Gopal- Nahi wo nahi hai afeem mil jayegi..

Reporter- Afeem kahan se aati hai?

Gopal- Afeem aati hai ye Jodhpur side se.

Reporter- Pakistan border se aati hogi Jaisalmer, Jodhpur mein?

Gopal- Haan.

Reporter- Afeem ka kya rate hai?

Gopal- 10 gram ka Rs 2500 hai.

Reporter- Pure hogi, milawat to nahi?

Gopal- Badiya cheez aayegi.

[The dialogue offers a glimpse into how different drugs circulate through local networks. A small supplier speaks casually about the source and price of opium. It emerges that border routes remain crucial for such supplies.]

After Gopal told us that he could supply afeem as well, we gave him a fake order for our fictitious party. We asked Gopal to provide 2 kg of ganja and 2 kg of afeem for a party of 200–250 guests in Mandawa. Gopal agreed and told us the combined rate of both the substances. According to him, we would have to pay Rs 5.50 lakh for the two.

Reporter- Aap ek kaam karo, hame 2-2 kilo karwa do, 2 kilo ganja aur 2 kilo afeem.

Gopal- 2 kilo afeem… paise bahut ho jayenge?

Reporter- Wo to de denge hum. paise kitne ho jayenge?

Gopal- 10 gram ke 2500 ho gaye, to lakh rupees ho jayenge.

Reporter- Haan wo de denge.

Gopal- Dono ke milakar Rs 5.50 lakh ho jayenge.

Reporter- Afeem aur ganja dono ke?

Gopal- Haan. 2 kilo ganja aa jayega aur 2 kilo afeem.

* **TASK GOAL**
From the drug-supply transcript above, extract verbatim the stretch that opens with the words "Gopal- Nahi wo" and closes with "Rs 2500 hai.".

* **INFORMATION SUPPLIED**
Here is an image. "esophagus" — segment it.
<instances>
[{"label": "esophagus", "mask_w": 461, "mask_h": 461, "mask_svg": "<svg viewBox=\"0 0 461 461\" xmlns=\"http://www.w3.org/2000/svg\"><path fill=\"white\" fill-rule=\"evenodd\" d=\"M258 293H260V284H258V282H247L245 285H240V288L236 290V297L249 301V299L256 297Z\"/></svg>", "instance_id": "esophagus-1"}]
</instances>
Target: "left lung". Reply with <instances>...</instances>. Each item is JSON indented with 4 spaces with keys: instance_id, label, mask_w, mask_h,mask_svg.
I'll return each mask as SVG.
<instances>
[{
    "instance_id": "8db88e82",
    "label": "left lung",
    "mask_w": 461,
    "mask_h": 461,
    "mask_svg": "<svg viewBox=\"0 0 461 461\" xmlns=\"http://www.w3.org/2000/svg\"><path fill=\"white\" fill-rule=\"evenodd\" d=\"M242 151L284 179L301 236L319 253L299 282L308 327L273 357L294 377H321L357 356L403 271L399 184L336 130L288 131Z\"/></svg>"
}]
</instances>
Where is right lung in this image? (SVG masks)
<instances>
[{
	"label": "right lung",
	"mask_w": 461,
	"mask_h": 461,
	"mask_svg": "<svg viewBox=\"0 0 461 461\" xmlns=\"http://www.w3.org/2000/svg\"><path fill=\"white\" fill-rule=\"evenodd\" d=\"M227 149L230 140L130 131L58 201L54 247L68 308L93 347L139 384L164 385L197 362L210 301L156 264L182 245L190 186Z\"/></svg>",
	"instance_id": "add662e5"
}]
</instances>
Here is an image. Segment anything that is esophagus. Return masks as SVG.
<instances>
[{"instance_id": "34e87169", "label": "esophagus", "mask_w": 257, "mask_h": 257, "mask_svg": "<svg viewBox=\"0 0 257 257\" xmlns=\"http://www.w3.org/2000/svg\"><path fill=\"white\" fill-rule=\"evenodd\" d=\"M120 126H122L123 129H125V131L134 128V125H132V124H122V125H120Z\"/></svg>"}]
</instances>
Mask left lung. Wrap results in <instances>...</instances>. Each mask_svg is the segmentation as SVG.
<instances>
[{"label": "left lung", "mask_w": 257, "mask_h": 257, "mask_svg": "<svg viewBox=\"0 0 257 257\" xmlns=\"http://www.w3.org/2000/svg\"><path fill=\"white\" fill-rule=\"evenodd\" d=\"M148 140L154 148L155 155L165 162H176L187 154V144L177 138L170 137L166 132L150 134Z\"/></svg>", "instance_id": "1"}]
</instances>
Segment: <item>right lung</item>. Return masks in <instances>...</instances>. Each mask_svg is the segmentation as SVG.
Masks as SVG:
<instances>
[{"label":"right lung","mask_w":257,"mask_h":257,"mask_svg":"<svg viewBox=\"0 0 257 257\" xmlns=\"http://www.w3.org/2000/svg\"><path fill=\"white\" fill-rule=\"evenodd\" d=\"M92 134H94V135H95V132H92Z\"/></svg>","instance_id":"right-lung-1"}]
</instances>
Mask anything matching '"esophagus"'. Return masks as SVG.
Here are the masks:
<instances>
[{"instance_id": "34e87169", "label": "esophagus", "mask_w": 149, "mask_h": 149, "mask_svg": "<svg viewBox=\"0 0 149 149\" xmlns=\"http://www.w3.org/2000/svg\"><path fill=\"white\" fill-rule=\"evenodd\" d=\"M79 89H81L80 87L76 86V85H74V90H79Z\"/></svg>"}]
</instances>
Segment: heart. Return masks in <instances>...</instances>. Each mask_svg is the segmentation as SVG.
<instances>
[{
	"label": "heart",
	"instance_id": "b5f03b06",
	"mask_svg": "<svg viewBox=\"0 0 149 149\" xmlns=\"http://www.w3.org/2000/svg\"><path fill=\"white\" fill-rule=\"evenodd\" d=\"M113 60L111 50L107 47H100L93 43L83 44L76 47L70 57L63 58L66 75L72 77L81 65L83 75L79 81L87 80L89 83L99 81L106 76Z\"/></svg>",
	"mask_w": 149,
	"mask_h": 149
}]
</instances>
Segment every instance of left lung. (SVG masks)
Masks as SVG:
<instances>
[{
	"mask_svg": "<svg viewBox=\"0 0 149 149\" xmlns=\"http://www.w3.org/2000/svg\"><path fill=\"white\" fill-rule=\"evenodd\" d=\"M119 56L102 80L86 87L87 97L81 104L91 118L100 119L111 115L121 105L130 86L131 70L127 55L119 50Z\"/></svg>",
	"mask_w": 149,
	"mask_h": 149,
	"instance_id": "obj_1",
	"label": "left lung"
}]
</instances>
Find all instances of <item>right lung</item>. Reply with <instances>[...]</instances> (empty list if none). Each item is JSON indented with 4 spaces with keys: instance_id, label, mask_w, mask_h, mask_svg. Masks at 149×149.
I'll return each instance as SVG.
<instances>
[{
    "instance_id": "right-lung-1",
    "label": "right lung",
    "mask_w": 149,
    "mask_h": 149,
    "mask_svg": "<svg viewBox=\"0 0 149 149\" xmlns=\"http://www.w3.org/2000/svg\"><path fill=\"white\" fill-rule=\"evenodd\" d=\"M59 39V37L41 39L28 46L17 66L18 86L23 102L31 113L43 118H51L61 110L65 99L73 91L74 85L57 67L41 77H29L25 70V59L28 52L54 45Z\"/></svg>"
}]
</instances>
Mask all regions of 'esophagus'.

* **THE REPLY**
Gopal- Nahi wo nahi hai afeem mil jayegi..

Reporter- Afeem kahan se aati hai?

Gopal- Afeem aati hai ye Jodhpur side se.

Reporter- Pakistan border se aati hogi Jaisalmer, Jodhpur mein?

Gopal- Haan.

Reporter- Afeem ka kya rate hai?

Gopal- 10 gram ka Rs 2500 hai.